The third incident took place in July 2018 when the department was notified of a fish kill near Keene Street. The dump affected 1.2 miles of waterways, killed 2,595 aquatic organisms and cost $693.42.

The latest incident listed in court documents took place in April 2019 when the department responded to North Providence Road for a reported water main break that resulted in the death of 1,552 aquatic organisms for a total value of 257.89 $.

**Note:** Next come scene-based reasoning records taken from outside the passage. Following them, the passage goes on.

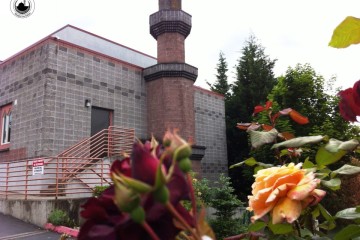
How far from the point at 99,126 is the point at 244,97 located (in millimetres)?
11487

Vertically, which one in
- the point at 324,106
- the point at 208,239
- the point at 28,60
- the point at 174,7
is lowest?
the point at 208,239

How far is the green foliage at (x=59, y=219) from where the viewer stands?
9703mm

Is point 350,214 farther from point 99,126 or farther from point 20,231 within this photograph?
point 99,126

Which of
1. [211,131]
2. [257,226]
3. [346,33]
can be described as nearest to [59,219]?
[257,226]

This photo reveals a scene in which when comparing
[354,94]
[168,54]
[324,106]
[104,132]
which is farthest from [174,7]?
[354,94]

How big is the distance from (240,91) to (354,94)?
22.6 m

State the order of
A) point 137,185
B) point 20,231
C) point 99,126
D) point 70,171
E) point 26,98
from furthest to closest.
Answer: point 99,126
point 26,98
point 70,171
point 20,231
point 137,185

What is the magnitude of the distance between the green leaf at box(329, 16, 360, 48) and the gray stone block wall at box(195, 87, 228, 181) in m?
17.8

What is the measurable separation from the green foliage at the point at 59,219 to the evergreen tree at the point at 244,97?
12.5 m

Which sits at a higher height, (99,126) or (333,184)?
(99,126)

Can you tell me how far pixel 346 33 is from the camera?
0.88 m

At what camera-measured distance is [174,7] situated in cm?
1630

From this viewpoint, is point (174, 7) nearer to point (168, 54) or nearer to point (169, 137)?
point (168, 54)

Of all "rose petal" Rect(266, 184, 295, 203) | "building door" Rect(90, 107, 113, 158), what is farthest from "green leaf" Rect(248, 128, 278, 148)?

These investigations totaled $10,663.72, which MNR is seeking to be reimbursed by the City of Columbia.

Sydney Olsen, spokeswoman for the City of Columbia, said water outages like this happen for a number of reasons.

“Weather plays a big role in things like water main breaks, and that’s why you can’t anticipate them, because if, for example, the temperature drops drastically or something causes the ground to shift , it can impact the infrastructure,” Olsen said.

However, Julie Ryan, who is the co-founder of Como Safe Water Coalition, says she advocated for the city to stop the use of chloramine and instead use alternative methods with chlorine to decontaminate the water in order to mitigate the damage when the water pipe breaks happen.

“So when these water main breaks happen, and they release and drain all that water, that ammonia is toxic to aquatic life, and that’s the part of the problem that’s why we don’t even want to that we use it in our drinking water,” Ryan said.

MNR says it won’t comment until the settlement is enforced.